[Collected data]
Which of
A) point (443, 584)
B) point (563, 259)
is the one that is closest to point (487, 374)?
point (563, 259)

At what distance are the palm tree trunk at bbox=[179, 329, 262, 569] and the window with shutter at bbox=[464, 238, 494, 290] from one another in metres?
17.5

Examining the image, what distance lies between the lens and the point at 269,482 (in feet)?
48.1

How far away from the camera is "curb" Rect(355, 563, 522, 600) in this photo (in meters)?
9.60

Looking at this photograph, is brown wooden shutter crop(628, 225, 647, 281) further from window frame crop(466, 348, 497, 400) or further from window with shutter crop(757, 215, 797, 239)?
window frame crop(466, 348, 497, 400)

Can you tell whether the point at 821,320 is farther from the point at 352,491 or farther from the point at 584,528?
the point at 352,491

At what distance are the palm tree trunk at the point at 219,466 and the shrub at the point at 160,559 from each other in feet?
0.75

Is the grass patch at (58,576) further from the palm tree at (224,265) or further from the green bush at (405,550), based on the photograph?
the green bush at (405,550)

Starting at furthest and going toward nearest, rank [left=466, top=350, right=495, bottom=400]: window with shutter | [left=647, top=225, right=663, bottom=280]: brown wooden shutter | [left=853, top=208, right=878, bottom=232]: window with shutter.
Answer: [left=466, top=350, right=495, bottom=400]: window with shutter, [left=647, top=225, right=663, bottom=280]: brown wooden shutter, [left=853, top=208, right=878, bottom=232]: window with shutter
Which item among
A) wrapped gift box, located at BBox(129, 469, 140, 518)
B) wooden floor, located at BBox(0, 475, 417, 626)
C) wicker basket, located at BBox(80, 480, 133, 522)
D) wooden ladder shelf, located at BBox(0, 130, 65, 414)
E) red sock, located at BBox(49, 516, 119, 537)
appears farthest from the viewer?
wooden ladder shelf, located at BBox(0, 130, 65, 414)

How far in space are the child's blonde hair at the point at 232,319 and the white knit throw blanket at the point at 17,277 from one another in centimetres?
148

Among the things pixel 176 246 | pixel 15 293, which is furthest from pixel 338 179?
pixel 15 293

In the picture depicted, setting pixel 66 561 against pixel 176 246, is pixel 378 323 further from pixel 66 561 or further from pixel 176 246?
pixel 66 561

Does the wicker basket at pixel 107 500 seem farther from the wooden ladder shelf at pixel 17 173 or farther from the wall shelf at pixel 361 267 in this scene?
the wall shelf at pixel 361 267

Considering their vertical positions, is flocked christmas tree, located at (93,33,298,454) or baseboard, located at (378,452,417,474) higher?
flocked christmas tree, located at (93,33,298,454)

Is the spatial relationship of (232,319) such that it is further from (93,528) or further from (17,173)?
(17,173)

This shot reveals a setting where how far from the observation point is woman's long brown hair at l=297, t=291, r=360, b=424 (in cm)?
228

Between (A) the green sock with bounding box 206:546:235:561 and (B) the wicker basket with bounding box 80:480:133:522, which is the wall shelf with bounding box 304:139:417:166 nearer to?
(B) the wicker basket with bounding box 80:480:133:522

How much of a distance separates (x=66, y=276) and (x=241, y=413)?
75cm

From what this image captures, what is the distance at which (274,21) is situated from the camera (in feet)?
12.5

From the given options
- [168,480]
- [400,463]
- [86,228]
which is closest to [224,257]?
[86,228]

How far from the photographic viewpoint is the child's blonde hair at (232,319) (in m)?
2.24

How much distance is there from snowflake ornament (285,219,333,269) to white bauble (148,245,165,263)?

**TASK:** Repeat only the lines running from the line that contains "Does the wicker" through the last line above, inclusive.

**RIGHT ANSWER:**
Does the wicker basket at pixel 107 500 seem farther from the wooden ladder shelf at pixel 17 173 or farther from the wall shelf at pixel 361 267 in this scene?
the wall shelf at pixel 361 267

Considering their vertical positions, is flocked christmas tree, located at (93,33,298,454) or baseboard, located at (378,452,417,474) higher?
flocked christmas tree, located at (93,33,298,454)

Is the spatial relationship of (232,319) such that it is further from (93,528) or further from (17,173)?
(17,173)

This shot reveals a setting where how far from the observation point is woman's long brown hair at l=297, t=291, r=360, b=424 (in cm)?
228

Between (A) the green sock with bounding box 206:546:235:561 and (B) the wicker basket with bounding box 80:480:133:522, which is the wall shelf with bounding box 304:139:417:166 nearer to?
(B) the wicker basket with bounding box 80:480:133:522

How much of a distance separates (x=66, y=276) and (x=241, y=413)?
75cm

From what this image captures, what is the distance at which (274,21) is situated from the camera (in feet)?
12.5

From the given options
- [168,480]
- [400,463]
- [86,228]
which is closest to [224,257]?
[86,228]

How far from the photographic viewpoint is the child's blonde hair at (232,319) (in m)?
2.24

How much distance is there from snowflake ornament (285,219,333,269) to white bauble (148,245,165,263)?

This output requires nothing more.